━━━ Stored rows ━━━

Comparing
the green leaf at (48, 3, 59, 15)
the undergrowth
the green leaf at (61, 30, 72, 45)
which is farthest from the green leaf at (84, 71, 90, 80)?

━━━

◆ Required task
Can you format the material above as a Markdown table with the columns Row and Line, numbering each line and leaving out any blank lines?

◆ Output of the exercise
| Row | Line |
|---|---|
| 1 | Comparing |
| 2 | the green leaf at (48, 3, 59, 15) |
| 3 | the undergrowth |
| 4 | the green leaf at (61, 30, 72, 45) |
| 5 | which is farthest from the green leaf at (84, 71, 90, 80)? |